* _INSTRUCTION 1_: Find every line in the entries that contains the word "fabric", matching case exactly, and copy each such line.

And now you have the gall to look down on other, equally or more successful authors. Sure, you don't like to "say bad things" yet somehow you still make your contempt palpable.
Cormac McCarthy? "Horrible," he says, looking at Blood Meridian. "This is probably the most pulpy, overwrought, melodramatic cowboy vs. Indians story ever written."...
Sparks' favorite tale of youth? "I think A Walk to Remember," he says, citing his own novel. "That's my version of a coming-of-age." He pauses and adds: "You have to sayTo Kill a Mockingbird is an all-time classic."
Any he thinks are overrated?
"I don't like to say bad things about others."
Except McCarthy? "He deserves it," Spark says with a laugh.
Asked what he likes in his own genre, Sparks replies: "There are no authors in my genre. No one is doing what I do."When others (James Patterson?) are suggested to him, he keeps his lips pursed
In my experience, only those who feel they are lacking feel the need to look down on others. People who are happy with who they are, what they do and how they live don't feel the need to denigrate others. And most certainly not in a public forum.
Secretly, Mr Sparks, you think you are a romance writer (he even calls his books romance a few times) and you hate the fact you're making your living on something you see as cheap and tawdry.
Well, Mr Sparks, who gives a crap? Your readers? Obviously not, they keep buying your books. If your readers are happy, why cant you be? What does it matter if some hack calls your books romance? Why should a total strangers opinion bother you so very much?
It shouldn't. You have written your books, done your best but once you publish, how the public interpret your work is out of your hands. You cannot control how other people see your work and bitching and whining just makes you look petty.
When the interview is over, he has a question of his own.
"You going to call it a romance novel?" he asks.
I had a boyfriend once (we'll call him PSX) who looked down on the working class. Hated them. PSX was a successful businessman, living abroad and seemingly content in his life, yet he had this utter contempt for the working class that I couldn't understand.
I am middle class, privately educated and just as happy in a 5 star restaurant as in a working class house. All through our relationship PSX kept grilling me on middle class behaviour. How did I know how many dinner settings to buy, how did I know which knife and fork to use, how to serve tea properly etc. Then he'd get in little digs, like wasn't I thick to call a toilet a loo, a desert a pudding and I was very foul mouthed for someone "supposedly" middle class.
I have to say, his opinion didn't bother me, I know who I am, I don't feel bad when I use terms like loo, I really don't swear that often, and I wont apologise for the times when I do because I'm usually under stress at those times. And most importantly, I'm not trying to be someone I'm not. I'm me. Love me or loath me, I am who I am and I make no apologies for that.
I've mixed with enough working class people over the years. 2 boyfriends were firmly in the working class camp and happy with it. They didn't mind my middle classness any more than I minded them being working class. I respected them as people and loved them for who they were. And so what if they forgot to put their napkin on their lap sometimes? It's only a napkin, not the end of the world.
I've also done my share of manual labour over the years, jobs I took over the holidays and part time while in college. Sure, a lot of the people I worked with couldn't converse on the finer points of Wagner or discuss the merits of the new Poet Laureate, but who cares? They were nice, fun, decent people. And that's the key, they were people. It doesn't matter how much money you have in the bank, everyone's shit stinks.
Just because I was raised differently than those people, doesn't make me a better person. Or a worse person.

* _ENTRIES SUPPLIED_:
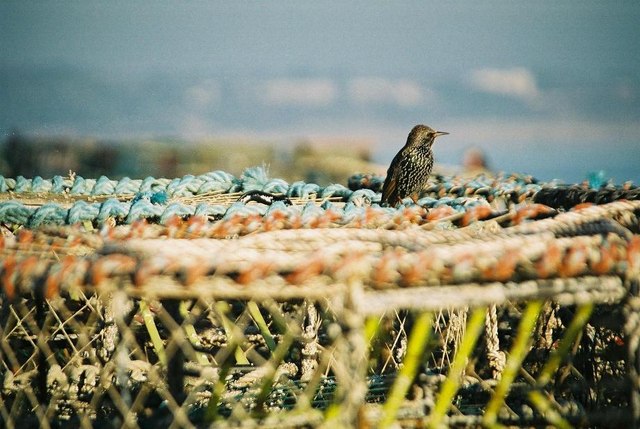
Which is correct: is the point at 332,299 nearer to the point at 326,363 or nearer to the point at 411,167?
the point at 326,363

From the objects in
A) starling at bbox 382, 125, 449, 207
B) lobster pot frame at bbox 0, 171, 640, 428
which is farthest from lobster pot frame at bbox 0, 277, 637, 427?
starling at bbox 382, 125, 449, 207

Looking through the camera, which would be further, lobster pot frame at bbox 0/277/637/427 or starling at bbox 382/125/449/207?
starling at bbox 382/125/449/207

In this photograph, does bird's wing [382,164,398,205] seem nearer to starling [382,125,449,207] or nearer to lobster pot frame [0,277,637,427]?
starling [382,125,449,207]

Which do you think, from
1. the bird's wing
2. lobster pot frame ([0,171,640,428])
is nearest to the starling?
the bird's wing

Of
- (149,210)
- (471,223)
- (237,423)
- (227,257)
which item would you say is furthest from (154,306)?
(227,257)

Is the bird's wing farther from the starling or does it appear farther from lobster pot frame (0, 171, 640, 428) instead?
lobster pot frame (0, 171, 640, 428)

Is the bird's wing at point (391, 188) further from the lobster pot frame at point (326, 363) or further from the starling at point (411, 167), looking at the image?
the lobster pot frame at point (326, 363)

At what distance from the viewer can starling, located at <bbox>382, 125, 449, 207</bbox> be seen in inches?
243

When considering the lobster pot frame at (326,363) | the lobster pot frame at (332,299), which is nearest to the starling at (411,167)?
the lobster pot frame at (332,299)

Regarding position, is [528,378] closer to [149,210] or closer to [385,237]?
[385,237]

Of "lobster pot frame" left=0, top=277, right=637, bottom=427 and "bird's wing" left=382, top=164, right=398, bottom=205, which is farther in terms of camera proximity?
"bird's wing" left=382, top=164, right=398, bottom=205

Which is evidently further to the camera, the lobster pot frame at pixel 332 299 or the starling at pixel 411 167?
the starling at pixel 411 167

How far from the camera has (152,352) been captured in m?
4.47

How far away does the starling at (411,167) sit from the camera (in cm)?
617
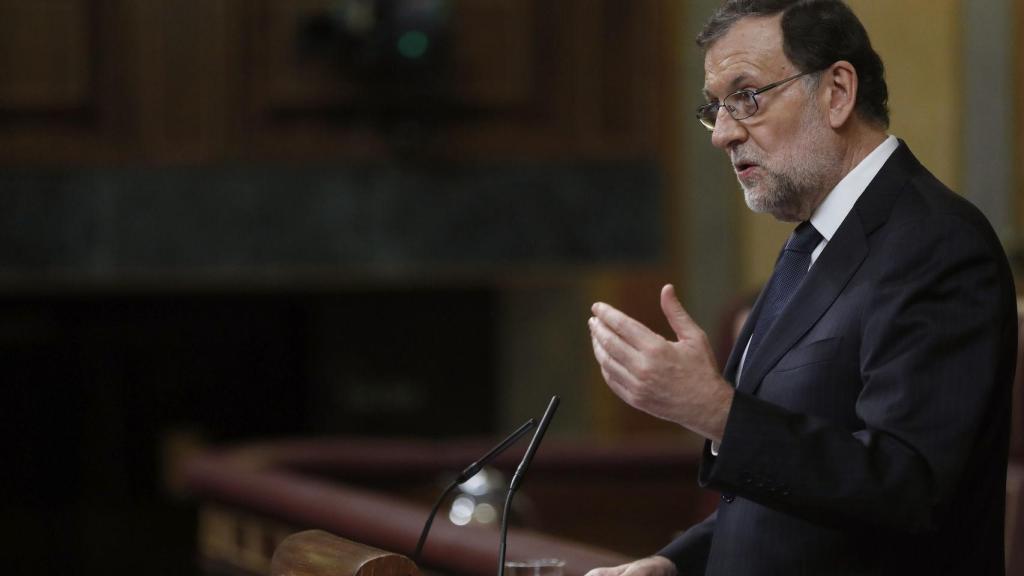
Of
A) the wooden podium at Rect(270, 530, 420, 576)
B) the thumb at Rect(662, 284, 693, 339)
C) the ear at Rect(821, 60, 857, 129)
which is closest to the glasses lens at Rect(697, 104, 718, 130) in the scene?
the ear at Rect(821, 60, 857, 129)

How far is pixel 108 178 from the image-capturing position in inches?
228

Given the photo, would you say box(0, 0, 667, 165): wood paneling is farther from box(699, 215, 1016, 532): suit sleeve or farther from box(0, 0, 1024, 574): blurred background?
box(699, 215, 1016, 532): suit sleeve

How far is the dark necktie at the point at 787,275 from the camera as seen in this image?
5.33ft

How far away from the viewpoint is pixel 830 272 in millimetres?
1524

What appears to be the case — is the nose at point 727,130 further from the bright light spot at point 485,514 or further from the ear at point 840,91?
the bright light spot at point 485,514

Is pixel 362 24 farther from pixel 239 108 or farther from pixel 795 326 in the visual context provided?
pixel 795 326

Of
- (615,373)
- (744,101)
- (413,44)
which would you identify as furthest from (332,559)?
(413,44)

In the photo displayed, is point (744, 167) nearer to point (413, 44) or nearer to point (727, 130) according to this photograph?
point (727, 130)

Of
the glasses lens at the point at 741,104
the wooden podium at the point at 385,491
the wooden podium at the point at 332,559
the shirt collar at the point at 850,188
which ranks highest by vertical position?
the glasses lens at the point at 741,104

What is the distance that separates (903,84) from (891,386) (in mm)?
4117

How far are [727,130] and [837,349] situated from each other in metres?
0.29

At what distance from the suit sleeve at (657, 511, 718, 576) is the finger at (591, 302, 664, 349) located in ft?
1.36

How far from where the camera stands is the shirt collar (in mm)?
1590

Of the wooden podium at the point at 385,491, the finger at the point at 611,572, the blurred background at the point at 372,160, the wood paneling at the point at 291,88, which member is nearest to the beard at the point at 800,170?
the finger at the point at 611,572
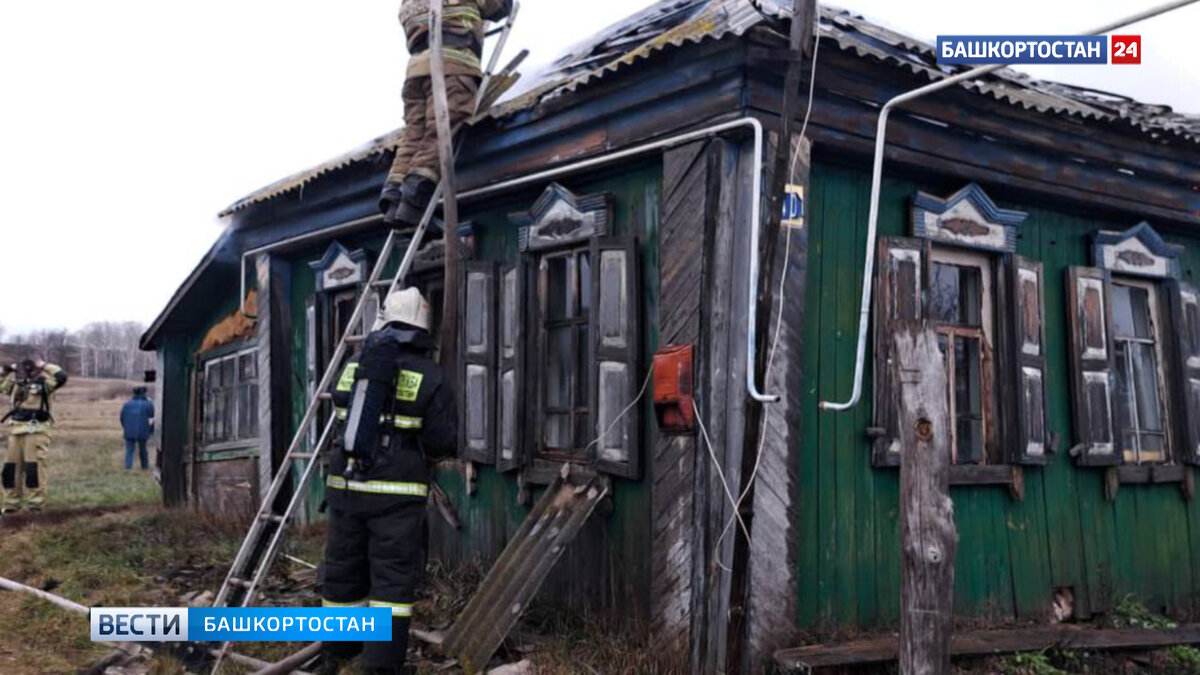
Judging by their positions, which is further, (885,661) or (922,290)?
(922,290)

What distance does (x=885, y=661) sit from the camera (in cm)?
557

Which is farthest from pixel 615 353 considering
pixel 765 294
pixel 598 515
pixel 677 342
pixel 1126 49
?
pixel 1126 49

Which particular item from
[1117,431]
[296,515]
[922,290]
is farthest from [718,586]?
[296,515]

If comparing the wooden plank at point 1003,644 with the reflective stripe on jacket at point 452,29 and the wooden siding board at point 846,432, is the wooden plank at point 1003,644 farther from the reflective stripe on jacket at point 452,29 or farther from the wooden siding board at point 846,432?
the reflective stripe on jacket at point 452,29

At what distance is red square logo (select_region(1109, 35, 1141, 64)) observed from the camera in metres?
5.52

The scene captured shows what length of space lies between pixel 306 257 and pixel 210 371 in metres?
3.39

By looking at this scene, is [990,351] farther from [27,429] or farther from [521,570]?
[27,429]

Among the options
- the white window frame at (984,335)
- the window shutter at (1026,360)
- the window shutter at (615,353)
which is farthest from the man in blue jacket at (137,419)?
the window shutter at (1026,360)

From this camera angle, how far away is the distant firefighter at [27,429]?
39.8 ft

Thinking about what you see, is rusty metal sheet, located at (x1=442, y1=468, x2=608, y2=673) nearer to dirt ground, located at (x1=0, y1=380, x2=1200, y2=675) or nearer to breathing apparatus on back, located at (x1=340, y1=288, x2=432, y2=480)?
dirt ground, located at (x1=0, y1=380, x2=1200, y2=675)

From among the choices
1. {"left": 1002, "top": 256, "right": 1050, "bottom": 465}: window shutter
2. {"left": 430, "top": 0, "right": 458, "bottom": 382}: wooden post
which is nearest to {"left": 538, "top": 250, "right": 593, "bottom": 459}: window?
{"left": 430, "top": 0, "right": 458, "bottom": 382}: wooden post

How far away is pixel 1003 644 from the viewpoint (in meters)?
5.84

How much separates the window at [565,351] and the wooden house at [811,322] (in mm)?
20

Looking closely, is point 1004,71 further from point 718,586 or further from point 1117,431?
point 718,586
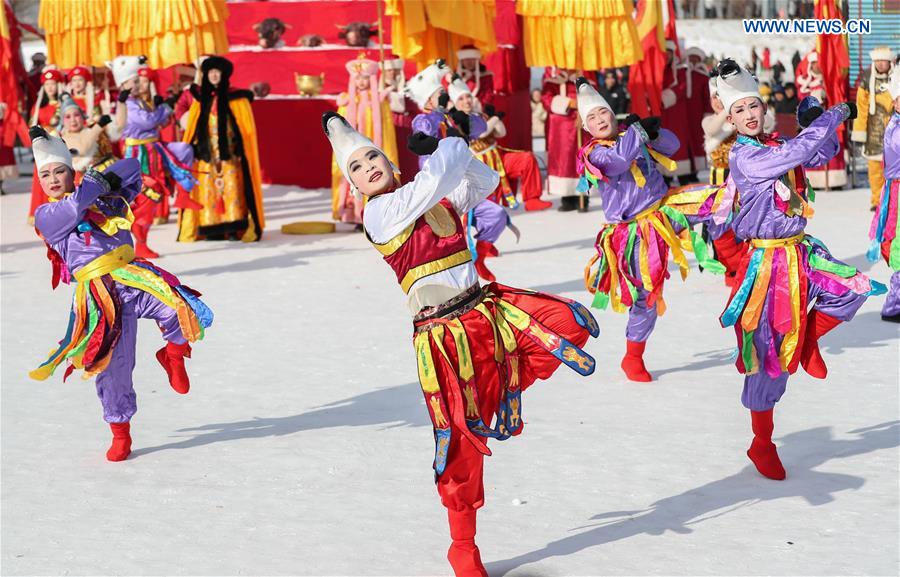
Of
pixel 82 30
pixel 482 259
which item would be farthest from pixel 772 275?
pixel 82 30

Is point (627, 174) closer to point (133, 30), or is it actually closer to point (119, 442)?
point (119, 442)

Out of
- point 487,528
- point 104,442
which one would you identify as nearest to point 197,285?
point 104,442

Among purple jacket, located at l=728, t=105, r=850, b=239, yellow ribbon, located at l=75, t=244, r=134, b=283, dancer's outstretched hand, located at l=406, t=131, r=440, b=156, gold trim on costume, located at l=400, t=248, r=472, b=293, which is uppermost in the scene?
dancer's outstretched hand, located at l=406, t=131, r=440, b=156

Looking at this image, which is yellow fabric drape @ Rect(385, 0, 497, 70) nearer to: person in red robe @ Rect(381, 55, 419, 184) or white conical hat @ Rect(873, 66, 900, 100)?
person in red robe @ Rect(381, 55, 419, 184)

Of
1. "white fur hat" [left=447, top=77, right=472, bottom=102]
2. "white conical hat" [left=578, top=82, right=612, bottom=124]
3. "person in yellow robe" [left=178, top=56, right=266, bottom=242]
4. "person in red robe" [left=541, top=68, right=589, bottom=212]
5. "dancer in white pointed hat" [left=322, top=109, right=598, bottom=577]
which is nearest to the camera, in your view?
"dancer in white pointed hat" [left=322, top=109, right=598, bottom=577]

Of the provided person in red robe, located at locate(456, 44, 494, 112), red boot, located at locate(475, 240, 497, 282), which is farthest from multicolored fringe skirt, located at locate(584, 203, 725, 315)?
person in red robe, located at locate(456, 44, 494, 112)

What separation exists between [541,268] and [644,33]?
4514mm

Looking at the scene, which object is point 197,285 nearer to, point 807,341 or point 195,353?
point 195,353

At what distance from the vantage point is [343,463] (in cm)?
559

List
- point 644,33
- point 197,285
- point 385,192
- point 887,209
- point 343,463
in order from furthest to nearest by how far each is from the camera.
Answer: point 644,33, point 197,285, point 887,209, point 343,463, point 385,192

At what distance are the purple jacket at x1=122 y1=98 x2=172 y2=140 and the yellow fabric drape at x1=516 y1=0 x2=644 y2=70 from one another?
3888 mm

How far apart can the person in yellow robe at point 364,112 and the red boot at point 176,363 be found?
613cm

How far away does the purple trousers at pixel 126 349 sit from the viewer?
575 cm

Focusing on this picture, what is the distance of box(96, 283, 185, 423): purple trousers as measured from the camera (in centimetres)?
575
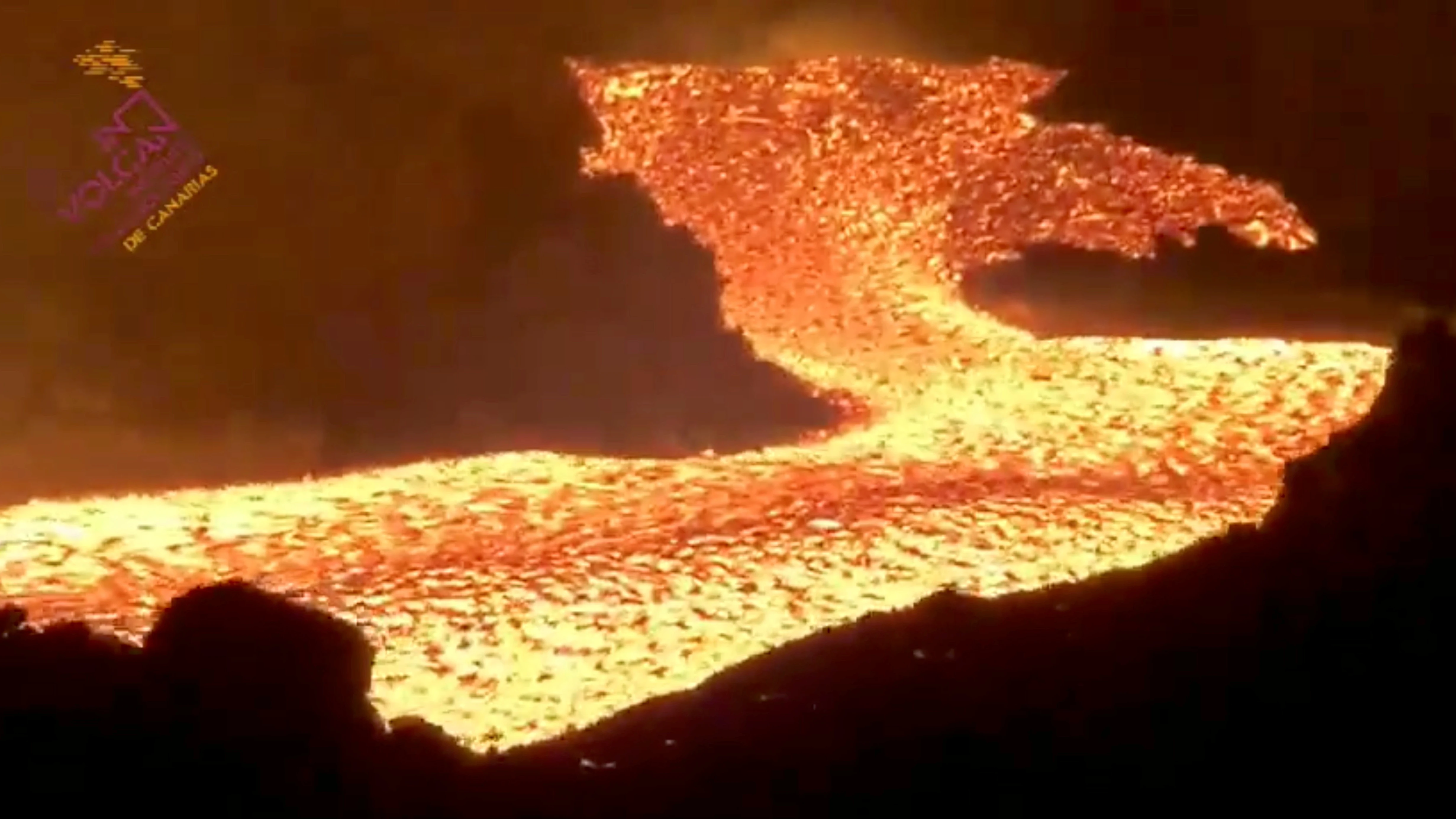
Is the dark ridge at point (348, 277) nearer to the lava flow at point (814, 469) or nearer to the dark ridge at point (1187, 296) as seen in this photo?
the lava flow at point (814, 469)

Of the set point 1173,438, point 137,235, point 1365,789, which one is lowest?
point 1365,789

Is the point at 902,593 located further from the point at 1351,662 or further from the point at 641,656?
the point at 1351,662

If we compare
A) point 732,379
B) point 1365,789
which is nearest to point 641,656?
point 732,379

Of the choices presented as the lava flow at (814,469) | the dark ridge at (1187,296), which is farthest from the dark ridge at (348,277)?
Answer: the dark ridge at (1187,296)

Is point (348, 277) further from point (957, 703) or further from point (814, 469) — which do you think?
point (957, 703)

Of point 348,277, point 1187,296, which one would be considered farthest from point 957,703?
point 348,277

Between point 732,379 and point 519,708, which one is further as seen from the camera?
point 732,379
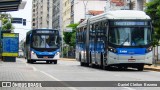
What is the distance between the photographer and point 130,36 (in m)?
30.1

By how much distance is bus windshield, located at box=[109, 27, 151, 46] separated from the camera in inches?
1183

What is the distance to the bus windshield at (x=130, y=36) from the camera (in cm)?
3005

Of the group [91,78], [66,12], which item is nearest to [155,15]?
[91,78]

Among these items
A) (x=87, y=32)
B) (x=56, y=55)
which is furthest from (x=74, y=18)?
(x=87, y=32)

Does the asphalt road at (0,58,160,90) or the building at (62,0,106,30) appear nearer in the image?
the asphalt road at (0,58,160,90)

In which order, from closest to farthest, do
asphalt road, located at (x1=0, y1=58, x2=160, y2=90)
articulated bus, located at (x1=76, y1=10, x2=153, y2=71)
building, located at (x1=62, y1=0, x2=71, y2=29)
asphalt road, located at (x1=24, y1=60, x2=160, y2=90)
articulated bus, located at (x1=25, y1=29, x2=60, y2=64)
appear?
asphalt road, located at (x1=0, y1=58, x2=160, y2=90) < asphalt road, located at (x1=24, y1=60, x2=160, y2=90) < articulated bus, located at (x1=76, y1=10, x2=153, y2=71) < articulated bus, located at (x1=25, y1=29, x2=60, y2=64) < building, located at (x1=62, y1=0, x2=71, y2=29)

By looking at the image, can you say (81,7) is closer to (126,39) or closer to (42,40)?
(42,40)

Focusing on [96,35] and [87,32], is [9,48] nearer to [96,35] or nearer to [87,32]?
[87,32]

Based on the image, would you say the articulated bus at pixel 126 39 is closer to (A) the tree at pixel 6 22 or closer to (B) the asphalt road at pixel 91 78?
(B) the asphalt road at pixel 91 78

* _INSTRUCTION 2_: Rename "A Walk to Remember" to "The Notebook" in the stretch of the passage on Sparks from "Sparks' favorite tale" through "with a laugh.", and give that stretch again with the change.

* _CORRECT RESPONSE 1_:
Looking at this image, which is yellow fabric drape @ Rect(385, 0, 497, 70) nearer to: person in red robe @ Rect(381, 55, 419, 184) or white conical hat @ Rect(873, 66, 900, 100)?
At what distance are the purple jacket at x1=122 y1=98 x2=172 y2=140 and the yellow fabric drape at x1=516 y1=0 x2=644 y2=70 from one another?

* _CORRECT RESPONSE 2_:
Sparks' favorite tale of youth? "I think The Notebook," he says, citing his own novel. "That's my version of a coming-of-age." He pauses and adds: "You have to sayTo Kill a Mockingbird is an all-time classic."
Any he thinks are overrated?
"I don't like to say bad things about others."
Except McCarthy? "He deserves it," Spark says with a laugh.